Sunday, May 25, 2008

RSS Feed hijacking

As the name implies, this evolving technology is a method to get “Real

Simple Syndication.” Web pages can update their contents, and their RSS subscribers will get

them as soon as they are published by means of an RSS-feed client, which frequently looks for

new content. The easy way of taking advantage of the popularity of this rising technology is to

hijack the existing configured feed clients to automatically download new copies of worms and

other threats to the infected computers. This is accomplished by pointing the already-configured

client to different and malicious Web content. The way this would work is checking if the system

has any automatic feed download configured. If it does, it would just add or change an existing

one to point to the malicious Web site. This kind of attack would have two direct outcomes:

1. It would serve as a passive download point, starting connections from a legitimate point.

Since the source of the connection is already “allowed,” it would bypass personal

firewalls and other barriers.

2. The download would still be working even if the worm is detected/deleted. To get rid of

this properly, there should be a cleaning tool that deletes the configuration in the feed

client.

As a mitigating factor, there is no standard in the current use of these programs, so the attack

would have to choose specific software. This form of attack is not highly dangerous right now.

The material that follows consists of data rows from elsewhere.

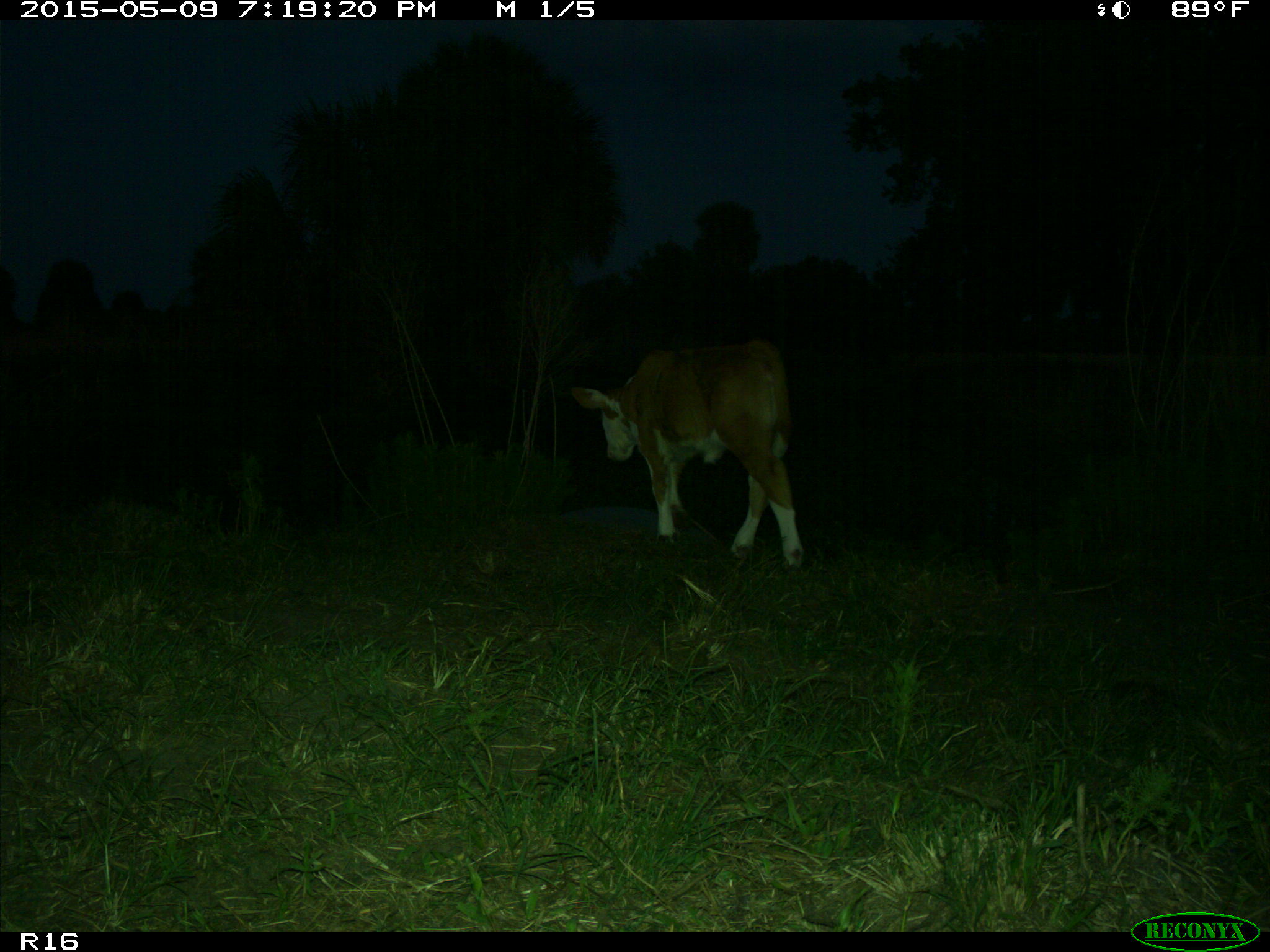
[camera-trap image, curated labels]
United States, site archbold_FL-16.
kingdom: Animalia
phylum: Chordata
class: Mammalia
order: Artiodactyla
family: Bovidae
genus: Bos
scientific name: Bos taurus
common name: domestic cow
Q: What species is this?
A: Bos taurus (domestic cow).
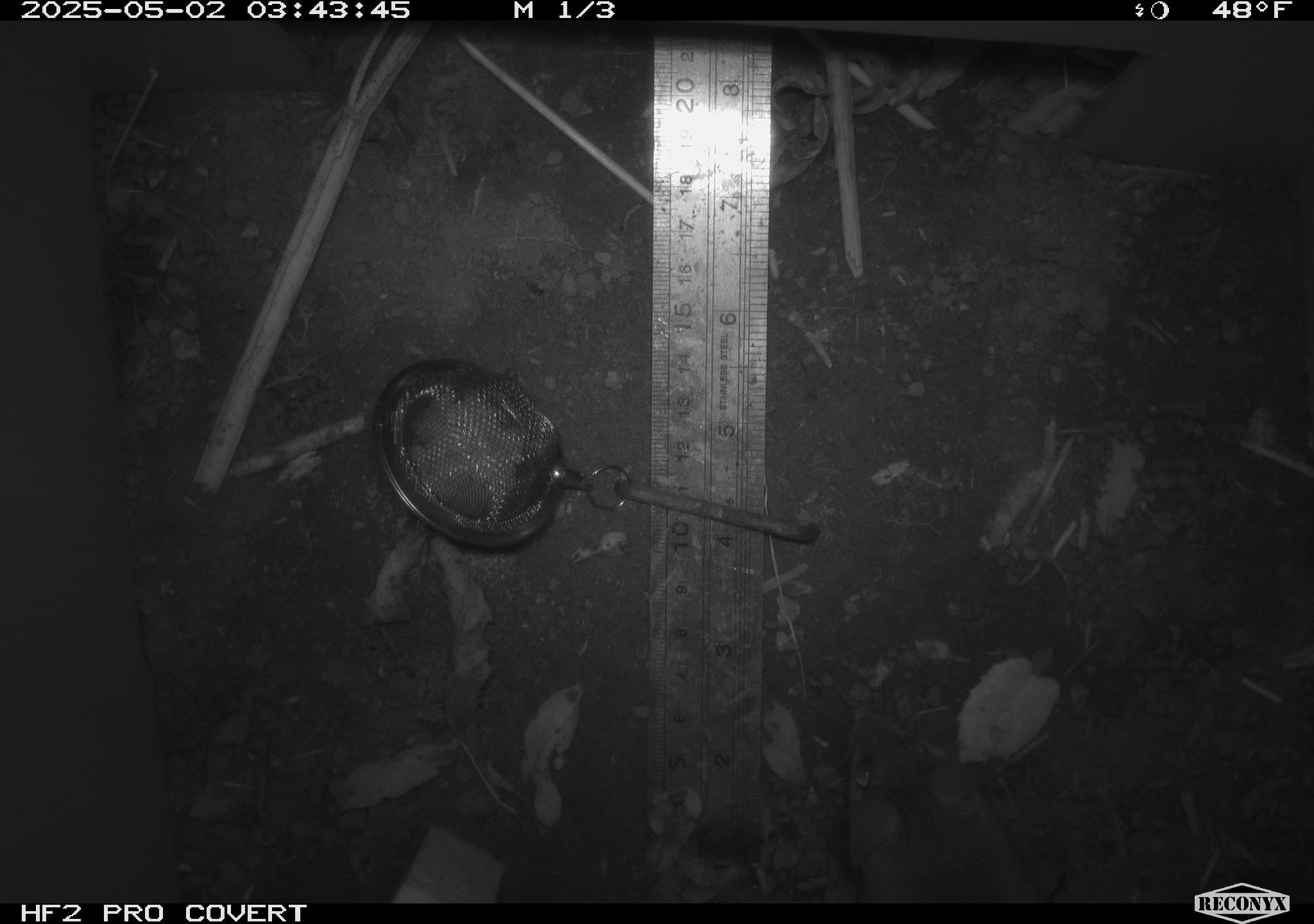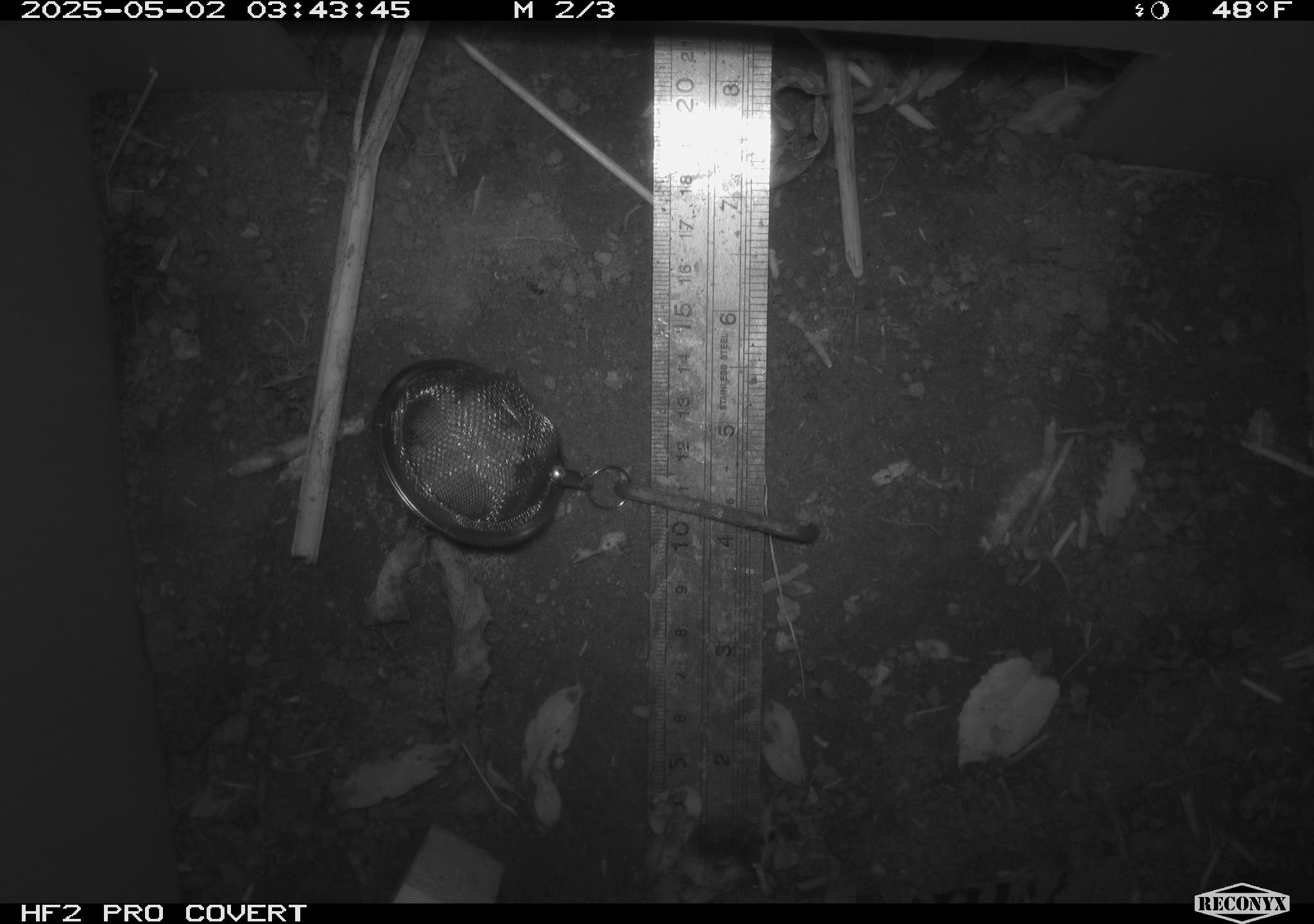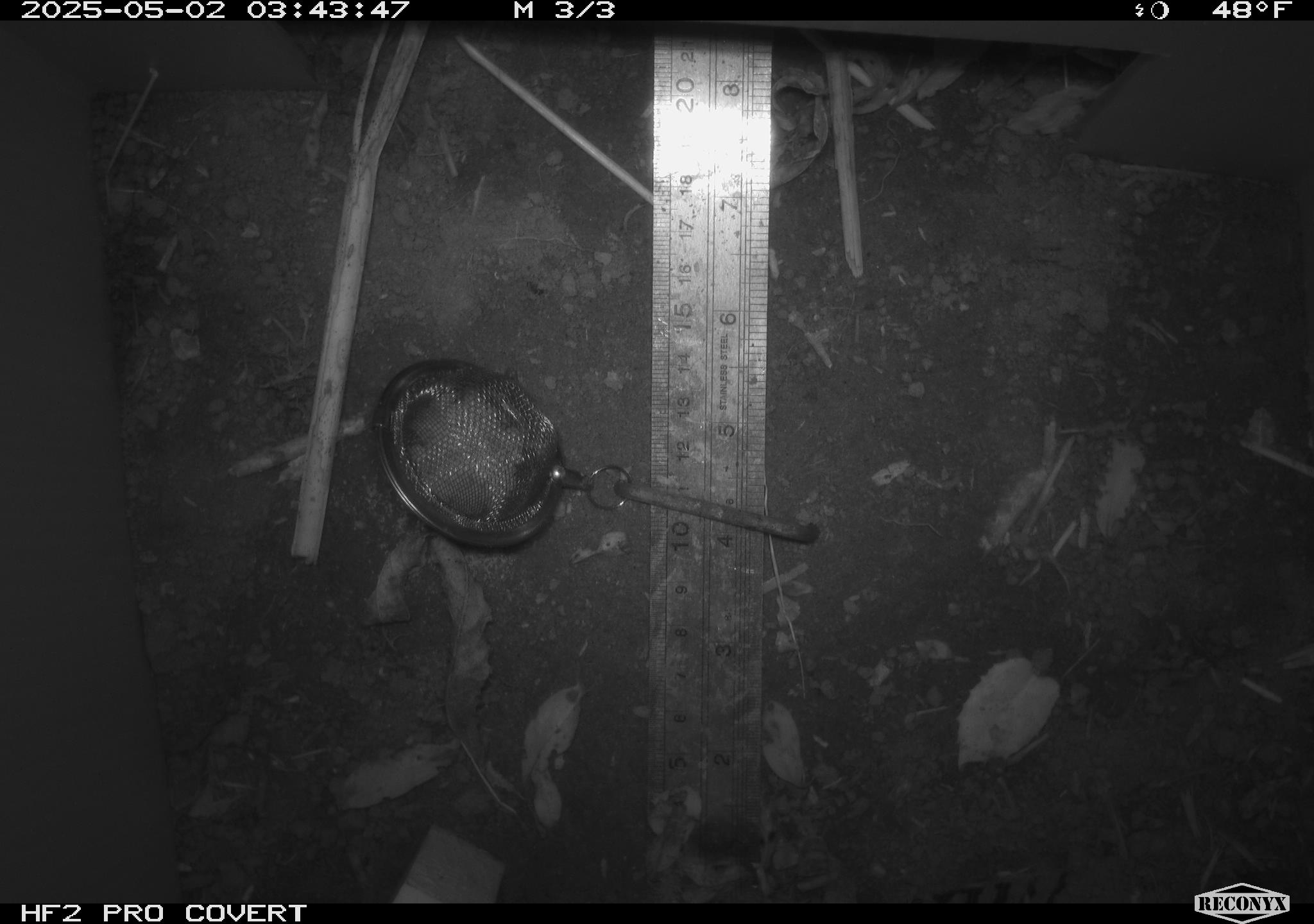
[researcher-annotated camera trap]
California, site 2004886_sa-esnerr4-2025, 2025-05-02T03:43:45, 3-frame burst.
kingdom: Animalia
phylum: Chordata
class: Mammalia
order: Rodentia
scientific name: Rodentia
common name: rodent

However, all this may change when the new Internet Explorer 7 is finally released. Microsoft is

already announcing that the new version of the popular browser will have built-in support for RSS

feeds. This will open some interesting possibilities to worm creators.

To fight this, companies should deploy, if they haven’t already, a method to scan HTTP traffic, as

this will likely be a very popular method of spreading near-future malware.